(Beginning of Provided text)

A high-throughput 3D culture microfluidic platform for multi-parameter phenotypic and omics profiling of patient-derived organoids

Patient-derived organoids (PDOs) are poised to become central tools both in clinical practice, to preemptively identify patient optimal treatments, and in drug discovery, overcoming the limitations of cancer cell lines. However, the use of PDOs in these settings has been hampered by several bottlenecks, including sample requirements, assay time, and handling in the context of high-throughput assays. We developed a M icrofluidic P latform for O rganoids culture (MPO) that miniaturises and simplifies PDOs cultures in a 384-plate format. Both retrospective and prospective clinical studies demonstrate MPO predictive value and the straightforward implementation in the clinical setting. MPO allows subcellular phenotypic screenings, as imaging-based applications like Cell Painting, target engagement analyses, alongside the comprehensive definition of PDOs’ genomic, transcriptomic, proteomic, lipidomic, and metabolomic landscapes. Harnessing the pleiotropic capabilities of MPO, we uncovered the role of EZH2 inhibitors to prevent the long-term emergence of resistance to RAS inhibitors in metastatic colon cancer. In all, we demonstrate the potential of MPO to impact clinical practice, alongside exploration of the mechanisms underlying compound response and resistance.

(End of Provided text)

Please answer these questions from the abstract above, one line each:
1. What does the abbreviation PDOs stand for?
2. In what plate format does MPO run PDO cultures?
3. Which inhibitors were found to prevent the long-term emergence of resistance to RAS inhibitors in metastatic colon cancer?

(Beginning of Input data)

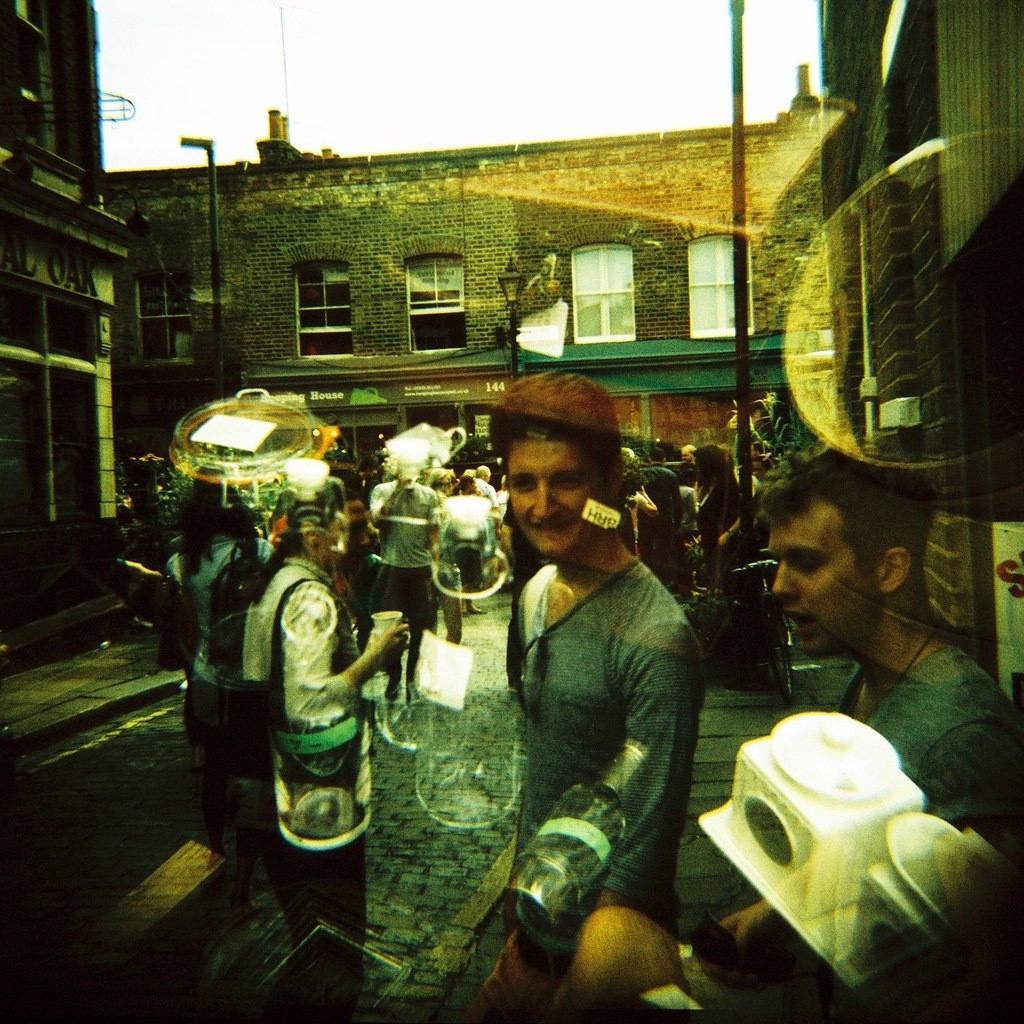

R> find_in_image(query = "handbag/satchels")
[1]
[272,699,375,849]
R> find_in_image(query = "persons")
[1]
[713,451,1024,1024]
[167,469,273,901]
[464,372,702,1020]
[232,492,406,1021]
[125,443,764,698]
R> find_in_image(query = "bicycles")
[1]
[730,549,794,705]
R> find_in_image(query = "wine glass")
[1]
[416,545,526,829]
[374,588,454,751]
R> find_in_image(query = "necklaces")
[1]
[848,630,938,717]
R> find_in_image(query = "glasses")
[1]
[690,910,796,984]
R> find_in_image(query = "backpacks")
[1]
[207,538,266,667]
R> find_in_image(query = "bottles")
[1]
[498,735,654,919]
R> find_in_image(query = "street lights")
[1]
[181,137,225,399]
[496,256,526,378]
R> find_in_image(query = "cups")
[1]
[372,610,403,637]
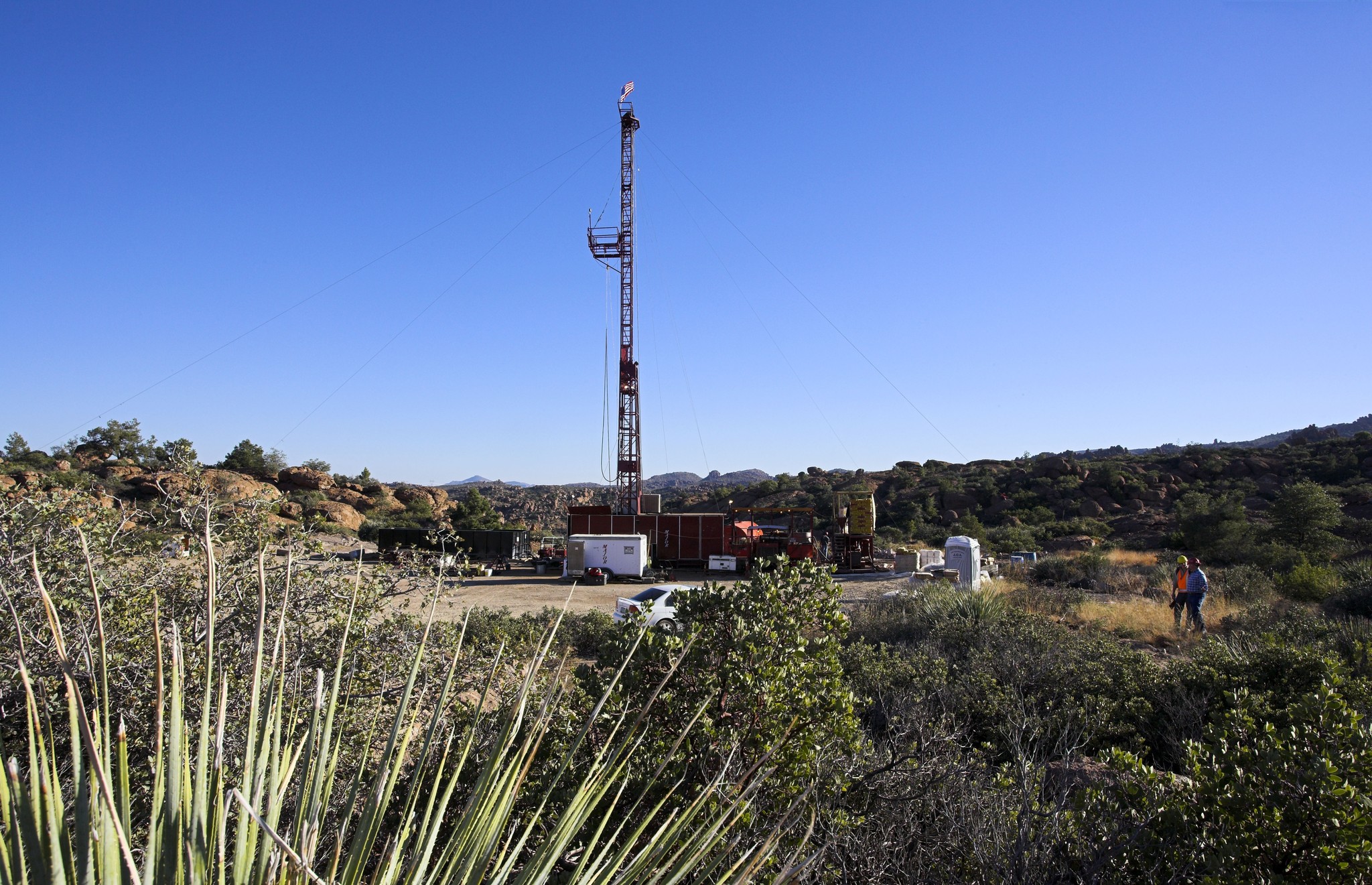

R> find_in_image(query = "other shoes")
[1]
[1201,630,1207,634]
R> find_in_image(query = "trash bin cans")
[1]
[1023,552,1037,561]
[1012,551,1017,556]
[1016,552,1025,558]
[1011,556,1024,570]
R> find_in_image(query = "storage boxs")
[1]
[709,555,737,571]
[485,569,492,577]
[586,574,607,585]
[349,549,365,560]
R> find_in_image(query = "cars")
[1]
[613,584,728,633]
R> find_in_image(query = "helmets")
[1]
[1186,558,1202,565]
[1177,556,1187,563]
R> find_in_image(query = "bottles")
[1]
[647,556,652,568]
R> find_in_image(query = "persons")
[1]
[1170,555,1193,633]
[819,532,829,561]
[1187,557,1208,634]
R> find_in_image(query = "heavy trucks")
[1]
[566,505,763,574]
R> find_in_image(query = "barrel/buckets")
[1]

(End of Input data)

→ **Exercise output**
1. Patient-derived organoids
2. A 384-plate format
3. EZH2 inhibitors